§ **Written exercise**
Render everything from the line containing "this 160×78 image." down to the line containing "rusted steel plate [211, 108, 300, 197]", both lines included, as a Markdown table with a Row column for the row number and a Line column for the text, skipping blank lines. Leave the pictures in the records out of the table.

§ **Source data**
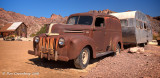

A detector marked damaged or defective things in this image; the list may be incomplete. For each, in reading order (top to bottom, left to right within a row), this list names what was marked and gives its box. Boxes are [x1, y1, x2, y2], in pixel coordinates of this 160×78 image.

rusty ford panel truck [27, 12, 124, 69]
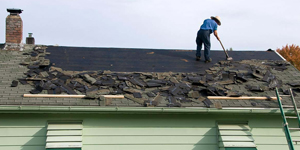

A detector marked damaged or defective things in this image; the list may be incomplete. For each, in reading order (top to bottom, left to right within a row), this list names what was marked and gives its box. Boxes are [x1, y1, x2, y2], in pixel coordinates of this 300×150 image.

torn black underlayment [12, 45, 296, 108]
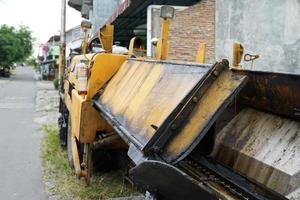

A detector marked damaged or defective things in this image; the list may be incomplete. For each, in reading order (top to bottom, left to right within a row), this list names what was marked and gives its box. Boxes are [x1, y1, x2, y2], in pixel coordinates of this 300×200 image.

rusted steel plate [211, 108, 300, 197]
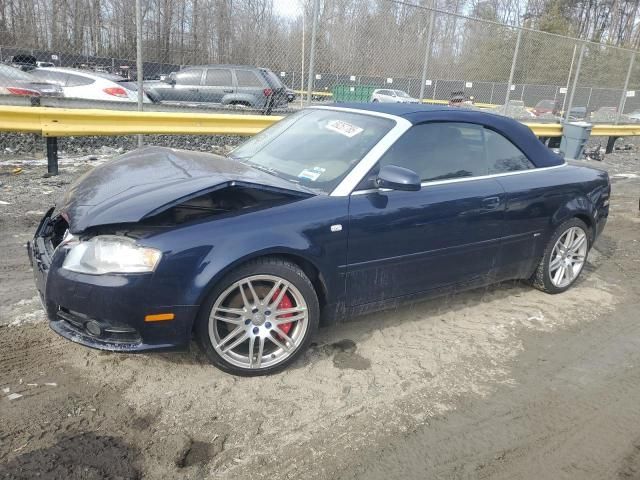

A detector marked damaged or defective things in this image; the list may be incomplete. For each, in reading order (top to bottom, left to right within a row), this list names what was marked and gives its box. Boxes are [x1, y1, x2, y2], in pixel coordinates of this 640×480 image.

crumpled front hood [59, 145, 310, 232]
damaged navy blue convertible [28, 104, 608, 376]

---

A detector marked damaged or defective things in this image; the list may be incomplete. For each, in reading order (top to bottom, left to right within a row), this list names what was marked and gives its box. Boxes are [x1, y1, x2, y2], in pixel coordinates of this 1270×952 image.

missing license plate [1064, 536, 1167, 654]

§ **Written answer**
| Row | Line |
|---|---|
| 1 | A detector marked damaged or defective things in this image; the list may be incomplete. For each, in reading order (top to bottom, left to right within a row), this list names what was marked and gives its box. Boxes are [x1, y1, x2, y2], in pixel coordinates of this 160×78 image. |
| 2 | rusty ford panel truck [27, 12, 124, 69] |
| 3 | A detector marked damaged or defective things in this image; the list may be incomplete. For each, in reading order (top to bottom, left to right within a row), this list names what was marked and gives its box. Boxes are [x1, y1, x2, y2], in pixel coordinates of this 300×150 image. |
| 4 | torn black underlayment [12, 45, 296, 108] |
| 5 | A detector marked damaged or defective things in this image; the list may be incomplete. For each, in reading order (top to bottom, left to right within a row), this list names what was marked and gives its box. Boxes are [x1, y1, x2, y2], in pixel coordinates of this 300×200 image. |
| 6 | rusted steel plate [211, 108, 300, 197] |